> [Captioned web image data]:
--
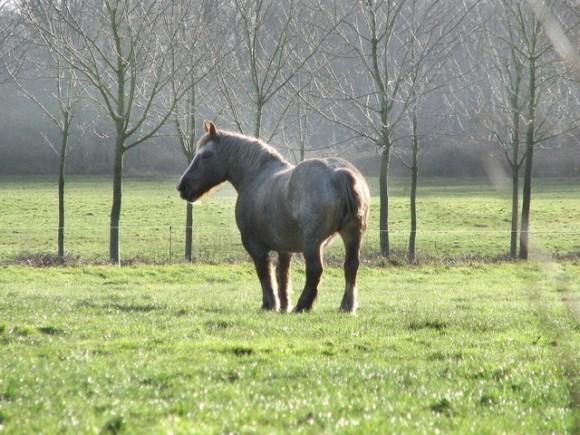 馬革の使いみちの画像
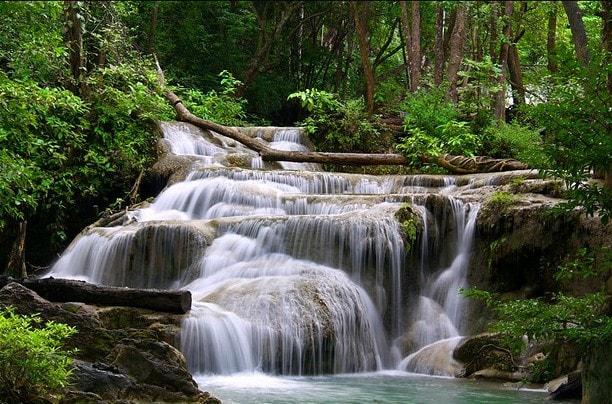 foreste pluviali erawan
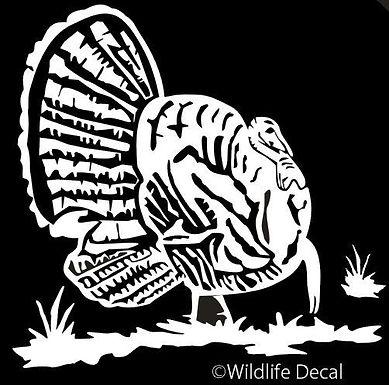 Fat Gobbler TURKEY Hunting Window Decal Sticker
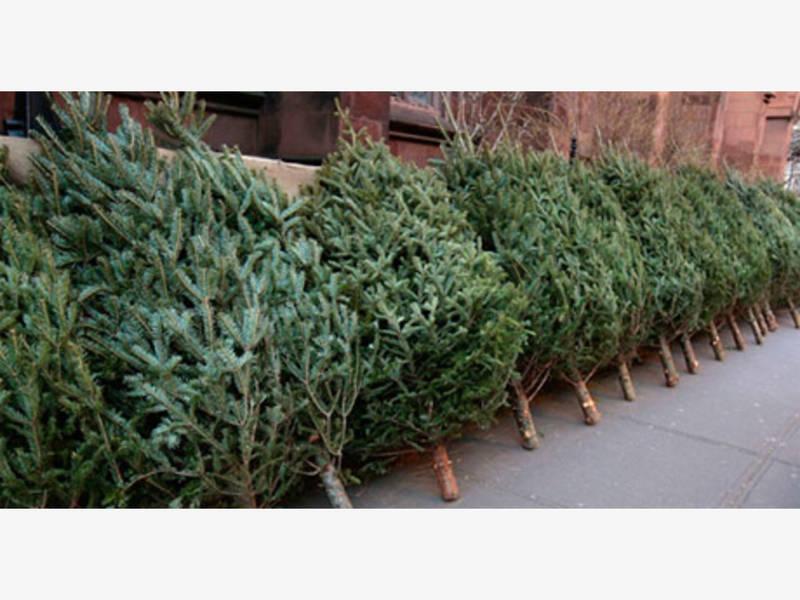 Village Christmas Tree Pickup And Holiday Light Recycling Program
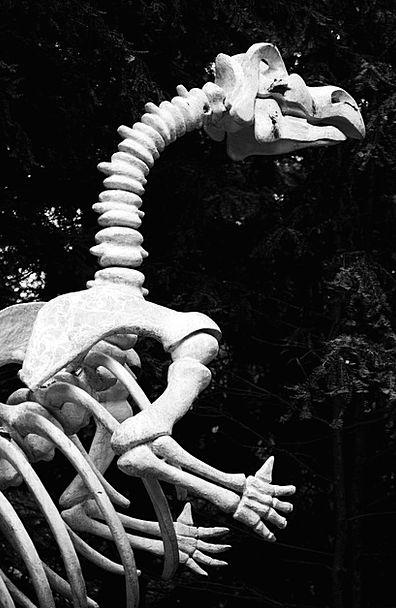 Animal Physical Jawbone Bones Frames Bone Jurassic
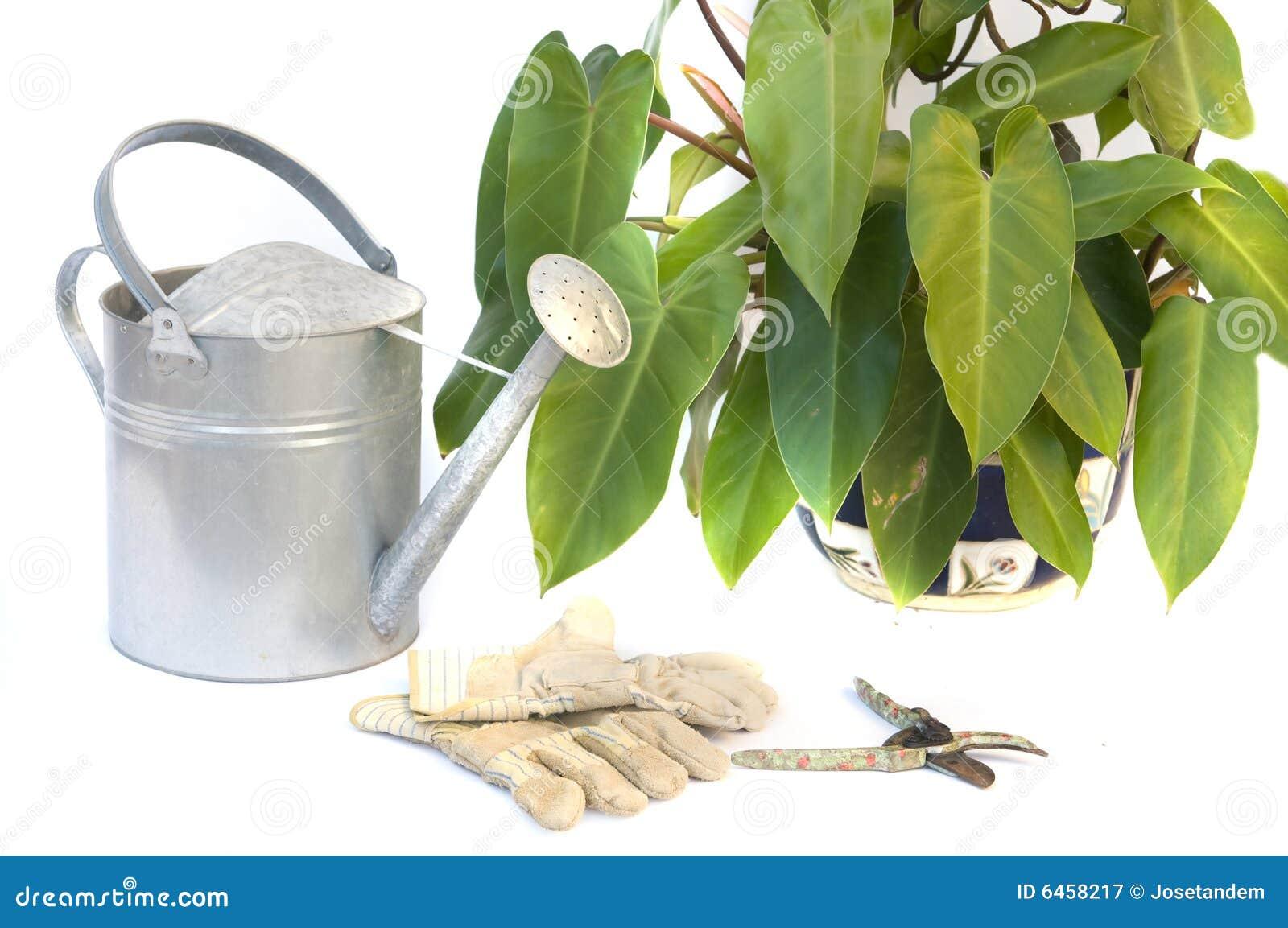 Rękawiczki ogrodowe odizolować strzyżenia przycinający białych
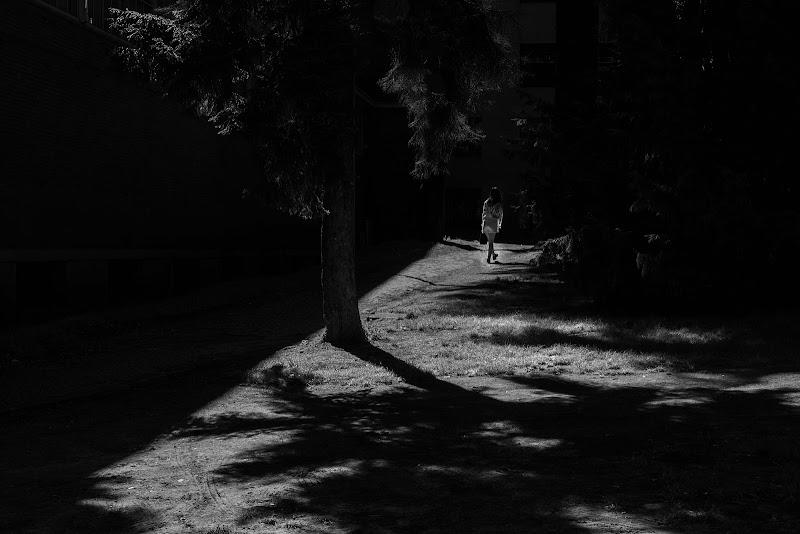 Into the dark di zucco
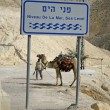 Sea level sign on the road leading to the dead sea region - Foto Stock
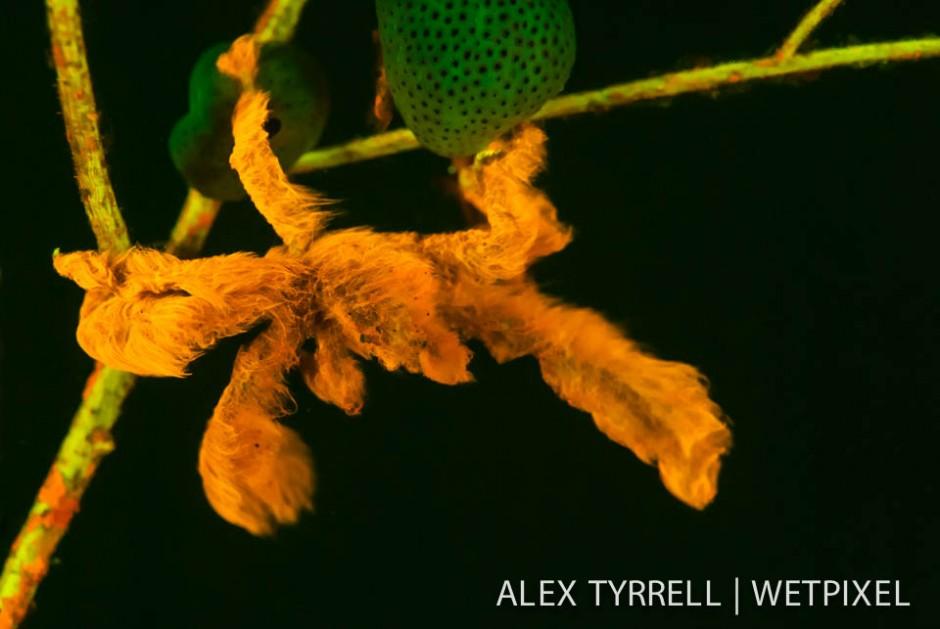 Orangutan crab (*Achaeus japonicus*).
--
> [About this task]: Without any pictures, reproduce exactly the lines from the line that contains "Fat Gobbler TURKEY" to the end of the entries above, both ends included.

> [Reply to the exercise]:
 Fat Gobbler TURKEY Hunting Window Decal Sticker
 Village Christmas Tree Pickup And Holiday Light Recycling Program
 Animal Physical Jawbone Bones Frames Bone Jurassic
 Rękawiczki ogrodowe odizolować strzyżenia przycinający białych
 Into the dark di zucco
 Sea level sign on the road leading to the dead sea region - Foto Stock
 Orangutan crab (*Achaeus japonicus*).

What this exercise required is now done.